Bedenim zangır zangır titriyordu. Uyanmak ve bunun kabus olduğunu bilmek istiyordum. Gözlerimin üstünde bir ağırlık vardı. Açmaya çalıştıkça daha da baskılıyordu.
“Allahım yardım et.” Çaresizlikle içimden bir dua ve süre okudum. Ardından gözlerimi hızla açtım. Odam karanlıktı. Yanımda Tuna başlığa başını dayamış uyuyordu. Sakince yanından kalktım. Perdeyi çekmediğimiz için içeriye ay’ın ışığı sızıyordu. Camın hemen yanında aynam vardı. Aynadaki görüntüme baktım. Beyaz geceliğim ayaklarıma kadar uzuyordu. Saçlarım dağılmıştı. Yanaklarım ve gözlerim kızarmıştı. Ama yanaklarım ıslak değildi. Ağladığımı sanıyordum.
“Biz kimiz?” Kulağımda bir ses çınladı.
“Biz bu kadar zayıfız işte.” Lia’nın sesiydi.

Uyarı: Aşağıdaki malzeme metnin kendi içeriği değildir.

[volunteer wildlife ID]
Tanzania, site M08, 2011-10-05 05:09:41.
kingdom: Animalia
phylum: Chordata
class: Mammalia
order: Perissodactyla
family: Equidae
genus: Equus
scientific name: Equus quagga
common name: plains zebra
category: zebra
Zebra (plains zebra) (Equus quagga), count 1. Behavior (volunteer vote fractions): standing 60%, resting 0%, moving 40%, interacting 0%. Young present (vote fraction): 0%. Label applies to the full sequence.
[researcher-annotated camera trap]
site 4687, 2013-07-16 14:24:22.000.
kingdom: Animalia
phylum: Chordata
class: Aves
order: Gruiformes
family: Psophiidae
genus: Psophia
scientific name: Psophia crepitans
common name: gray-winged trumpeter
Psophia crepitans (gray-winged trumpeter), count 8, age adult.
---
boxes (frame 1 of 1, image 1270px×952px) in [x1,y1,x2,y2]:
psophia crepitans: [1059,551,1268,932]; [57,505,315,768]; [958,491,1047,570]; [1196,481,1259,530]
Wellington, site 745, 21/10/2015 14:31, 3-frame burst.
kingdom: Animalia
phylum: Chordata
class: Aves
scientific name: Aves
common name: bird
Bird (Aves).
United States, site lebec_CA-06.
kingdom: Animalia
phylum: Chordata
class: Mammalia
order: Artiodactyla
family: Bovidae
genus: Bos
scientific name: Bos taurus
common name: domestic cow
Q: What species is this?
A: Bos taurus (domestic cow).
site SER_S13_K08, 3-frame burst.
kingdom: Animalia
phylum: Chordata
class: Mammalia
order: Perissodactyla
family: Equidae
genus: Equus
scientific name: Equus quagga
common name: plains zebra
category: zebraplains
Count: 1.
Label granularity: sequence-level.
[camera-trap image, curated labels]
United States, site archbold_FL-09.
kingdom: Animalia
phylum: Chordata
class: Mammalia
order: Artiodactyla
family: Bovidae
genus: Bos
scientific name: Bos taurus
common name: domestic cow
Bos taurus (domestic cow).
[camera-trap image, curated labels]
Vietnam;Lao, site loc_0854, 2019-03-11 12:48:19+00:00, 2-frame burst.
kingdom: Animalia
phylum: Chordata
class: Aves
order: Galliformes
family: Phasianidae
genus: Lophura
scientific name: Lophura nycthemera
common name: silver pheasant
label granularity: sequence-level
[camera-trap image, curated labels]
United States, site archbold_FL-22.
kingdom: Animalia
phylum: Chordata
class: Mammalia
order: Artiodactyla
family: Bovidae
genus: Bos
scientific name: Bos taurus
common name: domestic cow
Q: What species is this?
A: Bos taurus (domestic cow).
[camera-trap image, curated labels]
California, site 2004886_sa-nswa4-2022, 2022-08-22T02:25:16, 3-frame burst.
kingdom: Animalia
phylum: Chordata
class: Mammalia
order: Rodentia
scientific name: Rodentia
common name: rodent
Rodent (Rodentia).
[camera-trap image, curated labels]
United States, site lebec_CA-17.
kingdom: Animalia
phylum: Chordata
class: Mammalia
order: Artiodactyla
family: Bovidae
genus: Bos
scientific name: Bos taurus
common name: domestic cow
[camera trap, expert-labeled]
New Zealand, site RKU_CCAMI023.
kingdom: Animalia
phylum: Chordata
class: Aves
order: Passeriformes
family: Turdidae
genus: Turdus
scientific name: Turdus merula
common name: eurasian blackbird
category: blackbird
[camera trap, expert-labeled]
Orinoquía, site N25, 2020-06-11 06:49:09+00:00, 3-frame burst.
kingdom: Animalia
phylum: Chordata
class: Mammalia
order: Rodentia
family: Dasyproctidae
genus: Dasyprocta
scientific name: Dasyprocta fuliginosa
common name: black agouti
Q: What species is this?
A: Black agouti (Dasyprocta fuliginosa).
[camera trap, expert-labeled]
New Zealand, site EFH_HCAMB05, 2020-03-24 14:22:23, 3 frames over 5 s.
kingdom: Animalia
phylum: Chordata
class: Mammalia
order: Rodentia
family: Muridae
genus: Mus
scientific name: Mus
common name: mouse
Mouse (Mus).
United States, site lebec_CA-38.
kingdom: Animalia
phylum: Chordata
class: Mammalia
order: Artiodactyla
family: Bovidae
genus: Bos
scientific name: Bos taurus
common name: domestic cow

“Biz bir hiçiz Sare, sence de ölmeyi hakedecek kadar zayıf değil miyiz?”
“Biz hakettiğimiz için o toprağın altında değil miydik?”
“Biz abisinin bir bedeliydik, biz ölmeyi haketmedik. Saçma sapan konuşma Lia.” Sirel aşırı derecede öfke doluydu.
Aynadaki görüntüme baktım. Korkunç görünüyordum. Aniden gülmeye başladım. Ben gülerken aynanın üzerinde oluşan kırmızı sıvı aşağıya kadar süzülmeye başladı. Sıvı gittikçe arttı. Ve tüm aynayı kaplamaya başladı. Elimi aynaya götürdüm. Sıvıya dokundum. Dokusı çok tuhaftı. Parmaklarımın arasındaki sıvının ne olduğunu anladığımda zihnim dehşetle sarsıldı. Bu bir kandı. Yeniden kahkaha atmaya başladım.
“Bu bir kan” Ağzımdan dökülen sözlere inanamadım.
“Senin kanın” Tuna karşımda duruyordu. Üstündeki kan beni dehşete düşürdü.
“O senin kanın Sare, sen öldün.” Beynim duyduğu sese nasıl tepki vereceğini şaşırmıştı.
“Senin kanın”
“Senin kanın”
“Senin kanın”
“Benim kanım”
“Benim kanım” Odaya baktım. Etraf bir anda kan gölüne dönmüştü. Çığlık atarak ayağımı kaldırdım. Ayağım kana gömülmüştü.
“Sen öldün”
“Hayır, ben yaşıyorum. Ben ölmedim.” Ellerimi saçlarıma götürerek çekiştirdim. Kahkaha atmaya devam ediyordum. Öyle güçlü gülüyordum ki bunu durduramıyordum.
“Ben hepinizi öldüreceğim.” Sirel kulaklarımda çınladı.
“Öldüreceğiz.” Ona ilk defa bu konuda katılmıştım. Oda başımın etrafında dönüyordu. Tavandan akan kan üstüme sıçradı. Beyaz geceliğim artık kırmızı olmıştu. Aynadaki yansımama baktım.
“Nasılsın küçük yaratık.” Elim kolum bağlı bir halde Ahad’ın yanında duruyordum. Bana elini uzattı. Tutmayınca diğer elindeki toprağı yüzüme sürdü. Kalbim dehşetle atmaya başlamıştı.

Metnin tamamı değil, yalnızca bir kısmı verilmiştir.